Paul Haggis will one day be remembered as commanding a huge amount of attention and then disappearing in a very short amount of time. In the annals of movie history we'll equate him with Smell-o-vision.

Back around the Crash and Million Dollar Baby days he was a Hollywood Midas. Then he was part of the ignored subgenre of Iraq movies with In the Valley of Elah. Now he's offered this limp drama thriller with a similarly flabby, phoned-in effort by Russell Crowe. Perhaps Crowe can be Haggis new muse instead of Ridley Scott's – both their careers are subject to an unshakable law of diminishing returns.

He plays John, a loving husband and Dad enjoying his marriage to hot, smart wife Lara (Elizabeth Banks) and his quiet suburban life with his infant son. We meet the couple enjoying a night out and then married banter and happy times around the breakfast table the next morning, so you know something's going to go wrong.

It does when the police burst in and drag Lara away for the murder of her boss. John spends the next few years desperately trying to build the case for her freedom and keep his son on the straight and narrow even though the kid won't speak to his mother during visits.

Finally he seeks out an author/prison escapee (Neeson, happily collecting a cheque for his single scene) to ask him how to go about busting his wife out. To be fair the plan and execution are interesting to watch and Haggis does a good job of avoiding some tropes, but in the thick of it I thought I was lost in a Seven Eleven, there were so many conveniences and coincidences. The cop chasing them out of the hospital just happens to look down from a balcony into the street and spot them in the crowd.

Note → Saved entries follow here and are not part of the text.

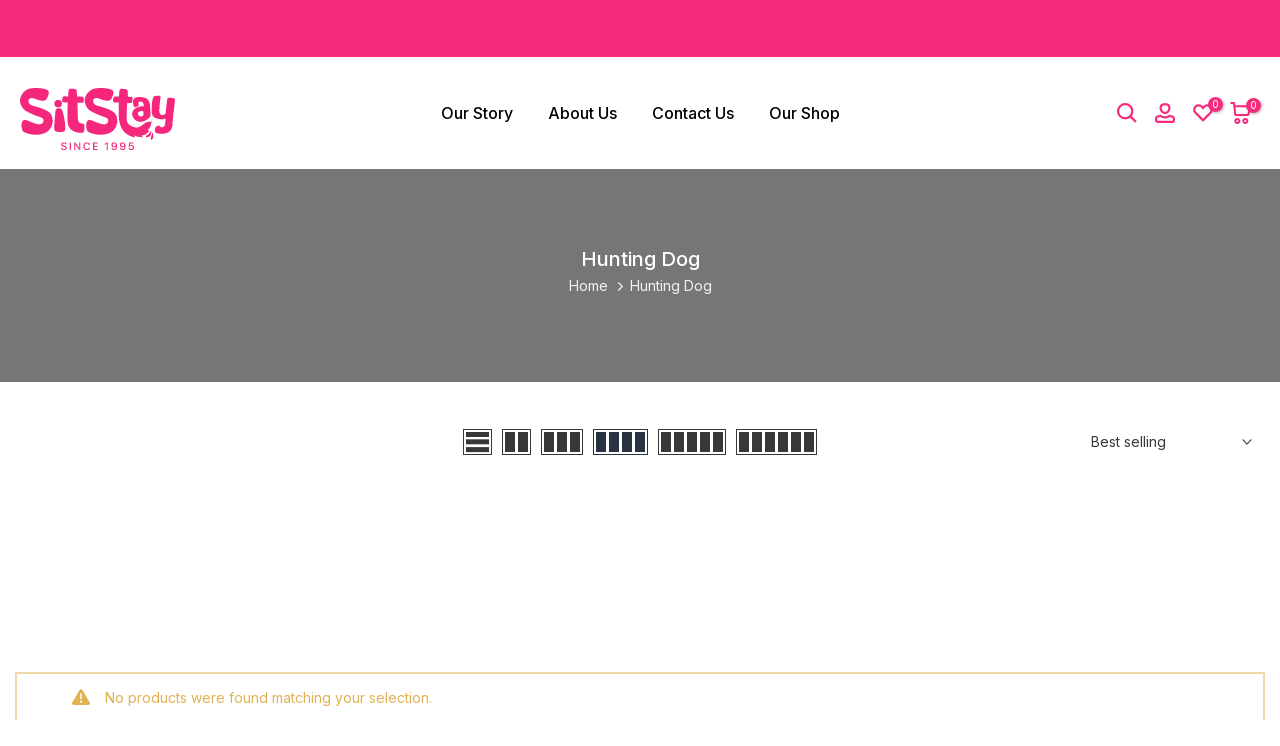

--- FILE ---
content_type: text/css
request_url: https://sitstay.com/cdn/shop/t/113/assets/mklb.css?v=5187457402675831191739978179
body_size: 58
content:
img{max-width:100%;max-height:100%;width:auto;height:auto}#mkLightboxContainer{position:fixed;left:0;top:0;min-height:100vh;min-width:100vw;height:100vh;width:100vw;overflow:hidden;box-sizing:border-box;z-index:999;display:flex;align-items:center;justify-content:center}#mkLightboxContainer>*{z-index:99}#overlay{position:absolute;left:0;top:0;height:100vh;width:100%;overflow:hidden;box-sizing:border-box;background:#000000d9;z-index:0}#mkLightboxContainer #mklbInner{position:relative;height:100vh;transition:all .4s ease-in-out;margin-left:0}section.imageContainer{margin:0;padding:1em;box-sizing:border-box;border:none;height:100vh;width:100vw;display:flex;justify-content:center;align-items:center;float:left}#mkLightboxContainer img,#mkLightboxContainer video{background:#fff;box-shadow:0 0 30px #222;max-height:85vh;min-width:auto;max-width:75vw;width:auto;height:auto}#mkLightboxContainer #yt-video{width:75vw;height:42.1875vw}.mklbItem:hover{cursor:pointer;font-style:italic}#closeIconContainer{width:25px;height:25px;position:fixed;top:15px;right:15px;transition:transform .2s linear}#closeIconContainer:hover{cursor:pointer;transform:rotate(90deg)}#closeIconContainer svg,#prev svg,#next svg,#stopGallery svg,#playGallery svg{fill:#fff}#prevContainer,#nextContainer{position:fixed;left:0;top:0;height:100vh;padding:10px 5px;box-sizing:border-box;display:flex;justify-content:center;align-items:center;transition:all .2s ease-in}#nextContainer{left:auto;right:0}#prevContainer:hover,#nextContainer:hover{cursor:pointer;background:#00000040}#prev,#next{width:35px;height:35px}.grid{display:grid;align-content:flex-start;grid-gap:1em}.grid-3{grid-template-columns:repeat(3,1fr)}.grid-4{grid-template-columns:repeat(4,1fr)}.grid figure{width:100%;margin:0}.grid img{width:100%}#controlContainer{position:absolute;top:1em;left:.5em;display:flex}#controlContainer>div{width:2em}#controlContainer>div:hover{cursor:pointer}#controlContainer #stopGallery,#controlContainer.stop #playGallery{opacity:.5}#controlContainer.stop #stopGallery,#controlContainer #playGallery{opacity:1}@media screen and (max-width: 768px){.grid-2-sm{grid-template-columns:1fr 1fr}}@media screen and (max-width: 450px){.grid-12-xs{grid-template-columns:1fr}}
/*# sourceMappingURL=/cdn/shop/t/113/assets/mklb.css.map?v=5187457402675831191739978179 */


--- FILE ---
content_type: text/css
request_url: https://sitstay.com/cdn/shop/t/113/assets/back-to-top.css?v=119504752470898195151738765446
body_size: -194
content:
#t4s-backToTop{right:40px;bottom:55px;cursor:pointer;pointer-events:none;opacity:0;visibility:hidden;transition:.25s;position:fixed;z-index:100;transition:.4s ease 0s;width:45px;height:45px;text-align:center;line-height:45px;font-size:35px;border-radius:3px;background:#fff;color:#878787;display:inline-flex;align-items:center;justify-content:center;pointer-events:auto;transition:opacity .4s ease,visibility .4s ease,margin-right 0s;box-shadow:0 0 3px #0003}:is(.t4s-modal-opened,.is--opend-drawer) #t4s-backToTop{margin-right:var(--scroll-w)}#t4s-backToTop.t4s-progress_bar_true{height:50px;width:50px;line-height:50px}#t4s-backToTop.is--show{opacity:1;visibility:visible;z-index:193}#t4s-backToTop svg{width:12px}#t4s-backToTop.t4s-back-to-top__design2{line-height:42px;border:2px solid var(--t4s-dark-color);box-shadow:none;border-radius:0;color:var(--t4s-dark-color)}#t4s-backToTop:hover,#t4s-backToTop.t4s-back-to-top__design2:hover{background-color:var(--accent-color);border-color:var(--accent-color);color:var(--t4s-light-color)}#t4s-backToTop .t4s-circle--inner{display:inline-flex;align-items:center;justify-content:center}#t4s-backToTop .t4s-circle-css{position:absolute;width:100%;height:100%;border-radius:3px}#t4s-backToTop.t4s-back-to-top__design1 .t4s-circle--inner,#t4s-backToTop.t4s-back-to-top__design1 .t4s-circle--bg{border-radius:2px}#t4s-backToTop.t4s-back-to-top__design2 .t4s-circle-css{border-radius:0}#t4s-backToTop.t4s-progress_bar_true,#t4s-backToTop.t4s-progress_bar_true:hover{border:none;color:var(--cricle-active)}.t4sp-hover #t4s-backToTop.t4s-progress_bar_true:hover svg{-webkit-animation:move_on_top .5s ease-in-out forwards;animation:move_on_top .5s ease-in-out forwards}@keyframes move_on_top{0%{transform:translateY(0)}25%{opacity:0;transform:translateY(-100%)}50%{opacity:0;transform:translateY(100%)}75%{opacity:1;transform:translateY(0)}}@media (max-width: 1024px){#t4s-backToTop{right:15px}#t4s-backToTop span{width:40px;height:40px;text-align:center;line-height:40px}}#t4s-backToTop{bottom:55px}.sticky-is--active #t4s-backToTop{bottom:calc(10px + var(--stickyATC-height, 45px))}
/*# sourceMappingURL=/cdn/shop/t/113/assets/back-to-top.css.map?v=119504752470898195151738765446 */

After they find the family house where John's planned the sting, they miraculously find their way to the skip where he's dumped all the maps, papers and notes.

Haggis shrouds the action and thrills in the cinema of drama with a real sense of the potential to lose and sad music to bring the message home, but too much of it just didn't ring true, and when you strip away the 'directoriness' it's just a procedural chase thriller.